[Items from the dataset]
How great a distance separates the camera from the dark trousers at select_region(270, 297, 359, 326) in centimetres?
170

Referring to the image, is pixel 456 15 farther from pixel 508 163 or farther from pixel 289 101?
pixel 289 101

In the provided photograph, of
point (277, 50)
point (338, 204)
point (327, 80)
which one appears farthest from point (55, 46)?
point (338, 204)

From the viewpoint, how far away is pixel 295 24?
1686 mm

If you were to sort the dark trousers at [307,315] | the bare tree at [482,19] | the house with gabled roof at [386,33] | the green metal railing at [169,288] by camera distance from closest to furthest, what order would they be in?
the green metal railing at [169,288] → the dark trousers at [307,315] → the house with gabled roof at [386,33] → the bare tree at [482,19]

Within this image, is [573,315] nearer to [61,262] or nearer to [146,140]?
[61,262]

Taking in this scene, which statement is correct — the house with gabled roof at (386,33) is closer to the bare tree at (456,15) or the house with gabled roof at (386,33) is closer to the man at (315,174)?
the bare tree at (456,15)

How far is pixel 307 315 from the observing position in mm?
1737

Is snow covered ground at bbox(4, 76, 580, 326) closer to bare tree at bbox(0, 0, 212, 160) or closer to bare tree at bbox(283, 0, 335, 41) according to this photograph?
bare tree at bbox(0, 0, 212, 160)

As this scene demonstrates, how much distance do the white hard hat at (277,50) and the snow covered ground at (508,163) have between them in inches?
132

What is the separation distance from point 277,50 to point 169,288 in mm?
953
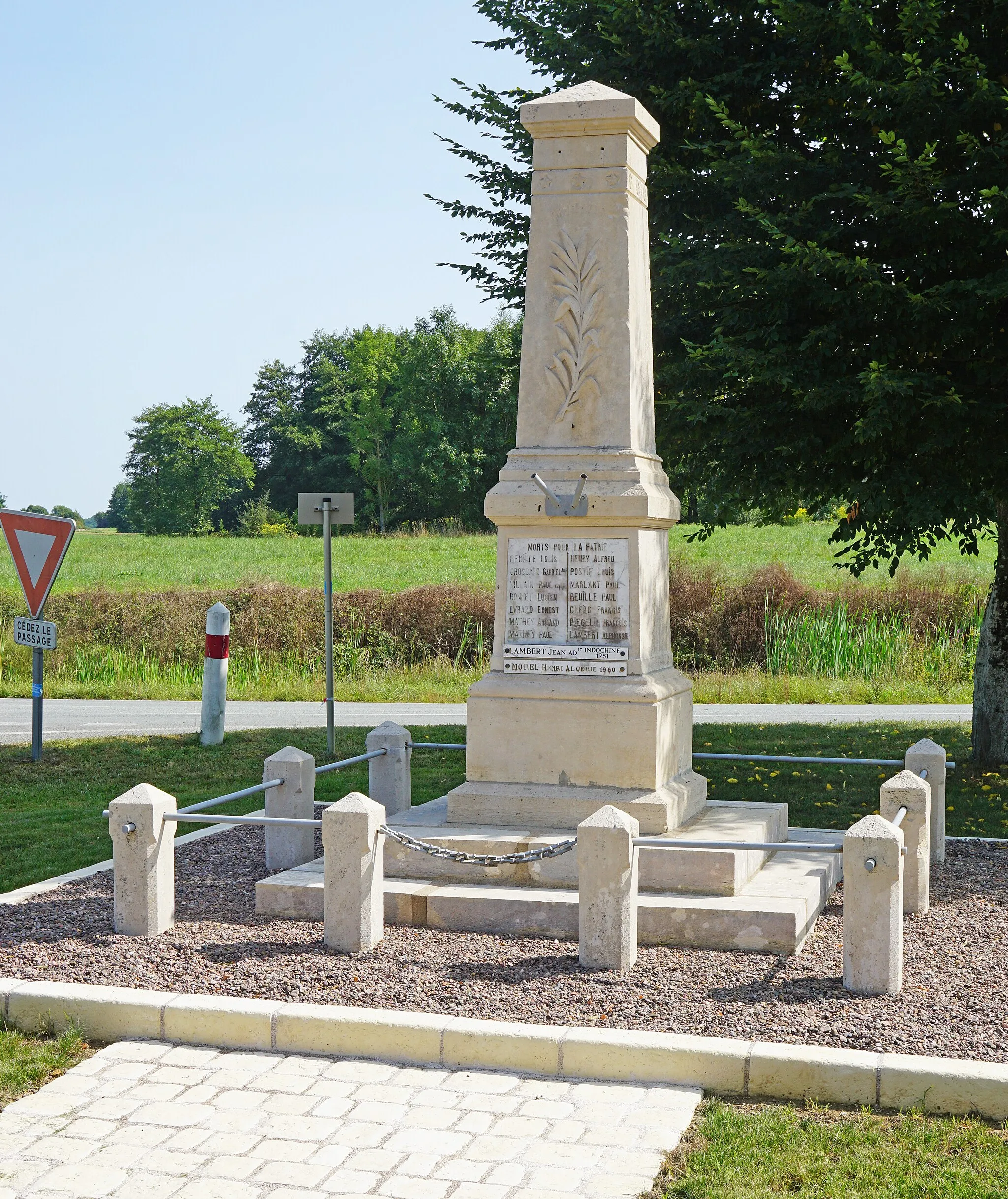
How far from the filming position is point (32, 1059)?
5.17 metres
* * *
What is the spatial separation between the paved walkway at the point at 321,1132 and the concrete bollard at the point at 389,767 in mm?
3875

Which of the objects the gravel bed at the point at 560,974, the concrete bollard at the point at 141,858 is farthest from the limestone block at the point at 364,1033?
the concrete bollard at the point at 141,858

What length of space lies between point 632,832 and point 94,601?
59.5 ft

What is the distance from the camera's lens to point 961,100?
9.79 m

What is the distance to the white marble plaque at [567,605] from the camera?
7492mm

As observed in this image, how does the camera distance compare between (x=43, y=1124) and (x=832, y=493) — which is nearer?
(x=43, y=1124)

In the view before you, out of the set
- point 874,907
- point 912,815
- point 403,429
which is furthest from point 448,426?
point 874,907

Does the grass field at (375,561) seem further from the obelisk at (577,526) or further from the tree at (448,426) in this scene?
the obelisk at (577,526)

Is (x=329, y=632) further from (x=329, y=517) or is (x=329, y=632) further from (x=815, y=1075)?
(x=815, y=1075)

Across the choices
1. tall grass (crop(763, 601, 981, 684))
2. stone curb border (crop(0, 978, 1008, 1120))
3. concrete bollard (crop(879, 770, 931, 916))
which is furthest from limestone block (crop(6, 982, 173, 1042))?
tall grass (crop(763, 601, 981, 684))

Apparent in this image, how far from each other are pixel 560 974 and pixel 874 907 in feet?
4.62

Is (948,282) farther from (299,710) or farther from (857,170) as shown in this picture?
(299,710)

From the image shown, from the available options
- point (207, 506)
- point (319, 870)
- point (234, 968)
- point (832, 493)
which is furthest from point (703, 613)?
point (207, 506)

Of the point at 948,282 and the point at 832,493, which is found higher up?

--- GOAL ---
Give the number of lines in the material above that contain the string "closer", with case counting, and reply with that number only.

--- WRITTEN SOLUTION ---
2